Catching Up

…aaaand we’re back. Having been strangely disconnected but also overly wired during the recent Global Voices Summit in Santiago de Chile, the jetlag from my 33-hour journey has passed and the waves of information I received have settled. So, while I still may be catching up with what’s shaking, …in Shanghai is no longer dormant. Below are a just a few fruits of my ‘labour’.
  • The Taixing kindergarten attacker, Xu Yuyuan, was found guilty of intentional homicide and sentenced to death after a half-day open trial on Sunday. Xu’s attack injured 29 children and three teachers, but killed no-one. He admitted to the court his motive was to vent his rage against Chinese society.
  • Reuters has also reported that six Chinese women were injured in a cleaver attack at a market in Foshan, Guangdong on Sunday. Their attacker then killed himself by jumping from a building. None of the victims died.

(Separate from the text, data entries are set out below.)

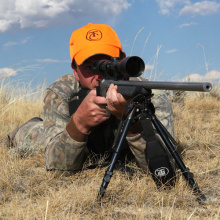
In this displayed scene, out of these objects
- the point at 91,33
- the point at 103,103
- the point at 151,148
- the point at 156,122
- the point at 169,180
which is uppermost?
the point at 91,33

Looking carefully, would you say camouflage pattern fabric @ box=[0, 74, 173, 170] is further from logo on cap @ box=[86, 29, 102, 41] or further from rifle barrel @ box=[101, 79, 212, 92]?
rifle barrel @ box=[101, 79, 212, 92]

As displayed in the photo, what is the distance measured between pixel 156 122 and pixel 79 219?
0.89 meters

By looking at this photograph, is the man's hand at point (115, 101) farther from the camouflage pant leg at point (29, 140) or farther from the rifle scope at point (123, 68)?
the camouflage pant leg at point (29, 140)

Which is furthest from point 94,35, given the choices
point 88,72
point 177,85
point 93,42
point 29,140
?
point 29,140

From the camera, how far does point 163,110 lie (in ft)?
11.1

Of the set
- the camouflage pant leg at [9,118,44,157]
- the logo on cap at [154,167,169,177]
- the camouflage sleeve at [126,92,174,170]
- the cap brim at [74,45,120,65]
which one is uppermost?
the cap brim at [74,45,120,65]

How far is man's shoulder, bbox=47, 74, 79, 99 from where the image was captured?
3.62 metres

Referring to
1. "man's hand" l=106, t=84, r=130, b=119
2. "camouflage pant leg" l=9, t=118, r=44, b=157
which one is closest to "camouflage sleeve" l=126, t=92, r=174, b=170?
"man's hand" l=106, t=84, r=130, b=119

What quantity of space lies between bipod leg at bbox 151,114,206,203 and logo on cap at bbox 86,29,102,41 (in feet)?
4.02

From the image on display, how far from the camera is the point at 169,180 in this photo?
2.76 metres

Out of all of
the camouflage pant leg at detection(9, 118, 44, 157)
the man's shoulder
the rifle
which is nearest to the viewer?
the rifle

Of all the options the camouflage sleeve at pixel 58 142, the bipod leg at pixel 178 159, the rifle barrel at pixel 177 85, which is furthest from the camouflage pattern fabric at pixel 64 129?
the rifle barrel at pixel 177 85

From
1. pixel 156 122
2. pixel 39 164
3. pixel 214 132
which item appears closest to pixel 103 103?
pixel 156 122

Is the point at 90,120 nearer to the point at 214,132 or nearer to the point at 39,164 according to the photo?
the point at 39,164
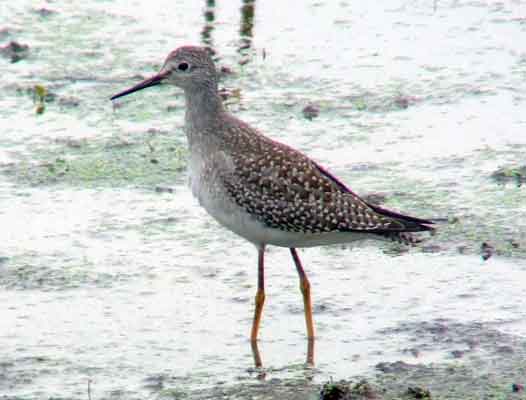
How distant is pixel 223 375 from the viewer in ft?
26.0

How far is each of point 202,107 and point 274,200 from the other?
36.3 inches

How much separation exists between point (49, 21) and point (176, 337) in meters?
7.24

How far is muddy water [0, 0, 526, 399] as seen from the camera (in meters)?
8.26

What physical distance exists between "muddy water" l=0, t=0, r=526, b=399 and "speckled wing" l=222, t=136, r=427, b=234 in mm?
689

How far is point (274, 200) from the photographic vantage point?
818cm

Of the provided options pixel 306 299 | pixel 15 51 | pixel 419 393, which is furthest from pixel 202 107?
pixel 15 51

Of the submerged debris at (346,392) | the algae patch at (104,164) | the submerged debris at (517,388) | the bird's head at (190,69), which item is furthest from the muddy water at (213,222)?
the bird's head at (190,69)

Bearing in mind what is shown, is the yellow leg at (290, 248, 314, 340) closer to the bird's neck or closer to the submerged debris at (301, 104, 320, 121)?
the bird's neck

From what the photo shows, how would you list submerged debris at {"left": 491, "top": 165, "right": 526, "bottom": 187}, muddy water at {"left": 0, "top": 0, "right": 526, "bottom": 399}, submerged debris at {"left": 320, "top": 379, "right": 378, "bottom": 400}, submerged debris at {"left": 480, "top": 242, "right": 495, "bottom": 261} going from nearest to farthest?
A: submerged debris at {"left": 320, "top": 379, "right": 378, "bottom": 400}
muddy water at {"left": 0, "top": 0, "right": 526, "bottom": 399}
submerged debris at {"left": 480, "top": 242, "right": 495, "bottom": 261}
submerged debris at {"left": 491, "top": 165, "right": 526, "bottom": 187}

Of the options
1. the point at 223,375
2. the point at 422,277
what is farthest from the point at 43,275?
the point at 422,277

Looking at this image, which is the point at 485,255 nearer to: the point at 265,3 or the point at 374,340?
the point at 374,340

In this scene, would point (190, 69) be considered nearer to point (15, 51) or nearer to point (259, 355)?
point (259, 355)

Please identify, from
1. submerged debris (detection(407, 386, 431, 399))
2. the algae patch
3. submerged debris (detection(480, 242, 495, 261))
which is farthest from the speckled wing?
the algae patch

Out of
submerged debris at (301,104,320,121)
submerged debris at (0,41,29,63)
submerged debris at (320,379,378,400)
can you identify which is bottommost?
submerged debris at (320,379,378,400)
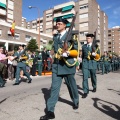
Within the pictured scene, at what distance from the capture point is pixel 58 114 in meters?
4.26

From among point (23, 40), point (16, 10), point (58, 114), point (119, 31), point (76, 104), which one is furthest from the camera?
point (119, 31)

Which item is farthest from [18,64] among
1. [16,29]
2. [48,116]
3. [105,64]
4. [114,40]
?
[114,40]

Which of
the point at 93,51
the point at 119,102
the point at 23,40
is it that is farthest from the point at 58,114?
the point at 23,40

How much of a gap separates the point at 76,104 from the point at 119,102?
1549mm

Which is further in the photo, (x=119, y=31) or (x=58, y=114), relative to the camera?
(x=119, y=31)

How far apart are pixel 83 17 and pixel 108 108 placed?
5868 cm

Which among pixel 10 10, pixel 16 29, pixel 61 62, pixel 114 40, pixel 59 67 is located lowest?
pixel 59 67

  • This post by Andrew Browne at the WSJ’s China Real Time Report draws parallels between Thailand and China’s social polarisation. The current turmoil in Bangkok resonates also in Beijing, Browne says, with China’s leaders fearing similar actions that could threaten social and government stability and entrench China’s societal divides.
  • The Guardian and The Telegraph have both looked into the pressures of working life and vulnerability of the young employees at Foxconn’s Shenzhen plant, where seven suicides among workers aged between 18 and 24 have recently occurred. Reasons offered to understand the spate range from the extreme pressures factory workers are under to a lack the resilience amongst younger generations to cope with them.
  • Gome Electronic tycoon Huang Guangyu was today sentenced to 14 years’ imprisonment for insider trading and other offences. Having been detained in November 2008, he had reportedly been accused of manipulating share prices.
  • China Daily has reported that loopholes in the country’s tax system is widening the already grave income gap. Following an investigation carried out in Anhui, Liaoning and Hunan, small- and medium-sized enterprises were found to be struggling with heavy tax burdens, which larger companies have become more adept at evading.